Drugs are a massive problem. They have damaged and destroyed the lives of millions of our people, but so many of our decisions in respect of drugs are framed on ignorance and prejudice. Perhaps the simplest way to measure the problem is to consider the number of deaths from drugs.

According to official Government figures, no one has died from an overdose of cannabis. In the past year, 94 people died from taking heroin. Two hundred people died as a result of taking paracetamol, which is probably in every home in the land. Two thousand people died from using other drugs. Twenty-five thousand people died from using alcohol and 110,000 from using tobacco. However, as a nation, we spend £100 million encouraging our children to use tobacco and we arrested 40,000 people last year for using cannabis.

When we consider the history of drugs, it is strange to contemplate how we have reached our present position. In the last century, our grandmothers and their grandmothers could buy any drugs, not just in chemists but in local shops. Queen Victoria was a regular cannabis user. She used it every month of her adult life. Cannabis was used by many of the famous names in poetry and literature. They could buy a range of drugs, including heroin, cocaine and cannabis from their corner shops.

In 1928, we decided to criminalise cannabis and certain other drugs. We did that for an entirely irrational reason. The man in charge of a lunatic asylum in Alexandria, Egypt, claimed that all the inmates took cannabis. He assumed from that that the use of cannabis led to insanity. However, he did not point out that almost the entire population of Alexandria—men, women and children—also used cannabis, but they were not insane.
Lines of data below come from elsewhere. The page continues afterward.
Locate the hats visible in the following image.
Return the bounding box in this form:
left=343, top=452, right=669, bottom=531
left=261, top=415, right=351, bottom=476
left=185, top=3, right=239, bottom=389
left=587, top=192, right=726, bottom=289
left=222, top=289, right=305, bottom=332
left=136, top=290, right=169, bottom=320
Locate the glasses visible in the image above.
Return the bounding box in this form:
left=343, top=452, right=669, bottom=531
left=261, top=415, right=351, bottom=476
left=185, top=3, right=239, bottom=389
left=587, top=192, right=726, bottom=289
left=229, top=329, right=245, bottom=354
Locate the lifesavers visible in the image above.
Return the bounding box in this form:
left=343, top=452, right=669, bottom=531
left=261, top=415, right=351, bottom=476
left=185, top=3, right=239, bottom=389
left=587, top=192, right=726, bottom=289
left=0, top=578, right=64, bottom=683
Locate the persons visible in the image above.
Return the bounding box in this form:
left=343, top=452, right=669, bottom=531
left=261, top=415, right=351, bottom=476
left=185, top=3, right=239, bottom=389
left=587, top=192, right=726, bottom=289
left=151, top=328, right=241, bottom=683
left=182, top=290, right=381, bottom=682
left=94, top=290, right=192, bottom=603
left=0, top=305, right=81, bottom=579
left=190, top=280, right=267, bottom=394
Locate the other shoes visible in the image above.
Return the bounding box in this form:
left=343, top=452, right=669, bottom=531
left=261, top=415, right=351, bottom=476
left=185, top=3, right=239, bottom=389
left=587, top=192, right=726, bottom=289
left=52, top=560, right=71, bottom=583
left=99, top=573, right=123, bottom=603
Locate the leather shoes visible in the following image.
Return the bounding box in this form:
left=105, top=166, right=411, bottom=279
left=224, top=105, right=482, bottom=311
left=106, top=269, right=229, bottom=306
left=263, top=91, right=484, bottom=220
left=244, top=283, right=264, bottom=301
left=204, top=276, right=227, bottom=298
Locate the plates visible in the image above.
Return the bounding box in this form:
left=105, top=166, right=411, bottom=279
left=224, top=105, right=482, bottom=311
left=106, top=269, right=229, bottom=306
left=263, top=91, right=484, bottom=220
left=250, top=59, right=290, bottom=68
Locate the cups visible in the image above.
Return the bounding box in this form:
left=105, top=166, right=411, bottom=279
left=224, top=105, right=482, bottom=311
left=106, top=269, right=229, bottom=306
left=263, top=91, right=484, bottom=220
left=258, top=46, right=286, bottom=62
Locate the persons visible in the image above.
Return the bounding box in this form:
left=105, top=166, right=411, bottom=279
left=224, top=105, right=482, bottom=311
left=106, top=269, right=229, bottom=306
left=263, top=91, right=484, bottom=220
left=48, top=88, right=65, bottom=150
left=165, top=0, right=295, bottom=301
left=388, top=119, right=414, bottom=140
One argument in favour of banning cannabis which was made in the House a short while ago, and about which I was curious, is that it destroys brain cells. I decided to discover upon what that claim was based. Only one experiment has suggested that cannabis destroys brain cells. In that experiment, monkeys were forced to smoke 63 very intensely strong cannabis cigarettes under such conditions that they drew into their lungs only cannabis smoke and insufficient oxygen. They suffered from carbon monoxide poisoning and that destroyed their brain cells.

Cannabis has been used widely throughout the world. It is claimed that 60 million Americans have used it and that there are 1 million regular users in Britain. I hope that we can have some new thinking about our current laws. Our laws are not only not stopping the increase in the use of drugs, but are actually fuelling that increase. We are repeating the mistakes that have been made in every country in the world.

I challenge the Minister to tell me of any country that has followed our line—that is, cracking down on cannabis and hard drugs—and where that has not led to the certain result of increased use and increased crime. America is the prime example. It had a very strong case against alcohol —one can always make a case on alcohol abuse much more than one can in respect of other drugs. Alcohol is an extremely damaging drug. Understandably, in 1919, it was decided to prohibit it. The result was a doubling of the use of alcohol. Even worse than that, four times as many people died from alcohol abuse, possibly because they were taking too much of it in unhealthy circumstances or because bad alcohol was on the market. Thirteen years later, when the use of alcohol was decriminalised, the situation reverted.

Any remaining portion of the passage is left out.